NEW DELHI: The Centre should look into aiding poor students with gadgets and internet facilities in a bid to address the digital divide created in the backdrop of online classes in government and aided schools, a Supreme Court bench said.
The court was hearing an appeal filed by Unaided Recognised Private Schools challenging a previous order of the Delhi High Court which directed private as well as government schools to provide facilities to poor students for online classes.
The bench led by Justices DY Chandrachud and BV Nagarathna said that there is a risk of kids dropping out of schools while it also asked the Delhi government to come up with a plan for the effective implementation of the RTE Act.
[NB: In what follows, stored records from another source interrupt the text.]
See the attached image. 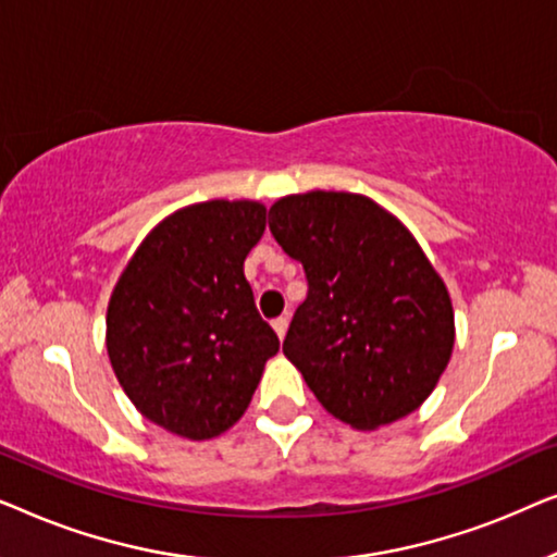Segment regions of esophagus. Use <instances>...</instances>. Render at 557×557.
<instances>
[{
	"mask_svg": "<svg viewBox=\"0 0 557 557\" xmlns=\"http://www.w3.org/2000/svg\"><path fill=\"white\" fill-rule=\"evenodd\" d=\"M273 330H276V334H278L281 339H284L286 337V330H288V317L284 314V317L273 319Z\"/></svg>",
	"mask_w": 557,
	"mask_h": 557,
	"instance_id": "1",
	"label": "esophagus"
}]
</instances>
"Article 21A of the Constitution has to become a reality and if that is to be so, the needs of children from underprivileged sections to receive adequate access to online education cannot be denied," the bench said.
It will be a disparity if a section of students find it unable to do homework, which is assigned and submitted through online these days, it said. "We must appreciate the Delhi High Court for its judgement. It is heart-wrenching to even think of the disparity among the children. From where will a poor family get a laptop or tablet to make their children study online?" Justice Chandrachud said.
"The state has to come up with a plan and mobilise funds. It is the responsibility of the government to take care of these children," Justice Nagarthna said.
The bench said in its order, "We, therefore, direct that it would be necessary to the government of NCT Delhi to come out with a plan which shall be placed before the court and to effectuate the salient objective of the RTE Act."
The bench also asked the managements of the unaided recognised schools to follow suit.